Written exercise 1 -> Give the microscope records with their SVG outline paths again, switching every "instance_id" to "object_id" and changing nothing else. Omit the pictures from your answer.

Page excerpt ->

* START *

Every child deserves their own Valentine mailbox — a personal little collection box that makes the exchange of Valentine cards feel official and exciting. Making the mailbox yourself, before the party or classroom exchange, is half the fun.
A recycled cereal box or shoebox transforms into a personalized mailbox with a slot in the top for delivering Valentines. Children can decorate it however they like, making each one a tiny self-portrait in paper and glitter.
Step 1: Cut the slot. An adult uses scissors or a craft knife to cut a 4-inch horizontal slot in the top of the box — wide enough for a Valentine card to slide through.
Step 2: Cover the box. Paint the box red or pink, or wrap it in festive wrapping paper for a quick no-mess option.
Step 3: Decorate! This is the main event — children go wild with stickers, foam hearts, ribbon bows, doilies, and glitter glue. No two mailboxes will look the same.
Step 4: Add the name. Help children write or stamp their name on the front of the box.

* END *

Written exercise 2 -> Resume the Valentine mailbox instructions, picking up after their last sentence.

Material for this task ->
* START *

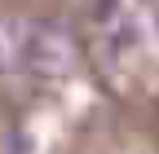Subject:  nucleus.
<instances>
[{
  "instance_id": "obj_1",
  "label": "nucleus",
  "mask_w": 159,
  "mask_h": 154,
  "mask_svg": "<svg viewBox=\"0 0 159 154\" xmlns=\"http://www.w3.org/2000/svg\"><path fill=\"white\" fill-rule=\"evenodd\" d=\"M75 66V40L57 22H31V44H27V71L40 79H62Z\"/></svg>"
},
{
  "instance_id": "obj_2",
  "label": "nucleus",
  "mask_w": 159,
  "mask_h": 154,
  "mask_svg": "<svg viewBox=\"0 0 159 154\" xmlns=\"http://www.w3.org/2000/svg\"><path fill=\"white\" fill-rule=\"evenodd\" d=\"M27 44H31V22L18 13H0V75L27 71Z\"/></svg>"
},
{
  "instance_id": "obj_3",
  "label": "nucleus",
  "mask_w": 159,
  "mask_h": 154,
  "mask_svg": "<svg viewBox=\"0 0 159 154\" xmlns=\"http://www.w3.org/2000/svg\"><path fill=\"white\" fill-rule=\"evenodd\" d=\"M89 13H93V22H97V27H111L124 9H119V0H89Z\"/></svg>"
},
{
  "instance_id": "obj_4",
  "label": "nucleus",
  "mask_w": 159,
  "mask_h": 154,
  "mask_svg": "<svg viewBox=\"0 0 159 154\" xmlns=\"http://www.w3.org/2000/svg\"><path fill=\"white\" fill-rule=\"evenodd\" d=\"M150 5H155V9H159V0H150Z\"/></svg>"
}]
</instances>
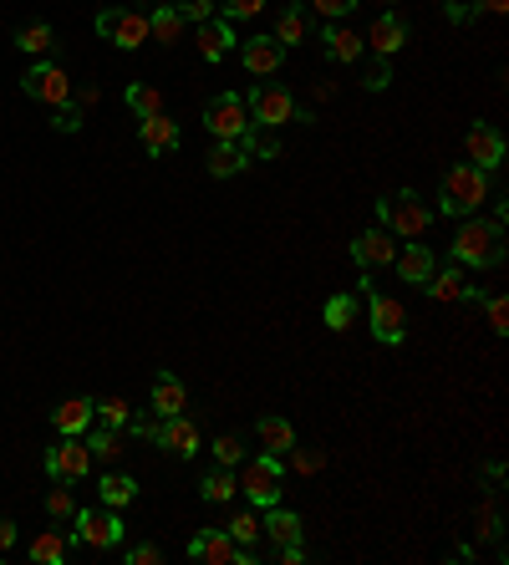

* END *

Final result 1 ->
Subject:  nucleus.
<instances>
[{
  "object_id": "obj_1",
  "label": "nucleus",
  "mask_w": 159,
  "mask_h": 154,
  "mask_svg": "<svg viewBox=\"0 0 159 154\" xmlns=\"http://www.w3.org/2000/svg\"><path fill=\"white\" fill-rule=\"evenodd\" d=\"M75 66V40L57 22H31V44H27V71L40 79H62Z\"/></svg>"
},
{
  "object_id": "obj_2",
  "label": "nucleus",
  "mask_w": 159,
  "mask_h": 154,
  "mask_svg": "<svg viewBox=\"0 0 159 154\" xmlns=\"http://www.w3.org/2000/svg\"><path fill=\"white\" fill-rule=\"evenodd\" d=\"M27 44H31V22L18 13H0V75L27 71Z\"/></svg>"
},
{
  "object_id": "obj_3",
  "label": "nucleus",
  "mask_w": 159,
  "mask_h": 154,
  "mask_svg": "<svg viewBox=\"0 0 159 154\" xmlns=\"http://www.w3.org/2000/svg\"><path fill=\"white\" fill-rule=\"evenodd\" d=\"M89 13H93V22H97V27H111L124 9H119V0H89Z\"/></svg>"
},
{
  "object_id": "obj_4",
  "label": "nucleus",
  "mask_w": 159,
  "mask_h": 154,
  "mask_svg": "<svg viewBox=\"0 0 159 154\" xmlns=\"http://www.w3.org/2000/svg\"><path fill=\"white\" fill-rule=\"evenodd\" d=\"M150 5H155V9H159V0H150Z\"/></svg>"
}]
</instances>

Final result 2 ->
Step 5: Use it! Place mailboxes in a row at the classroom Valentine's party so classmates can deliver their cards.
Personal expression — Decorating their own mailbox is a meaningful creative identity exercise.
Spatial planning — Deciding what to put where on the box surface builds design thinking.
Social awareness — The mailbox is a concrete symbol of giving and receiving, building social understanding.
I've done this craft every year for a decade and it never gets old. The key is giving children a fully-covered box so they can decorate immediately — waiting for paint to dry loses momentum. Contact paper is your friend here. Set up the covering the night before and let children arrive to a ready-to-decorate box. Pure joy every time.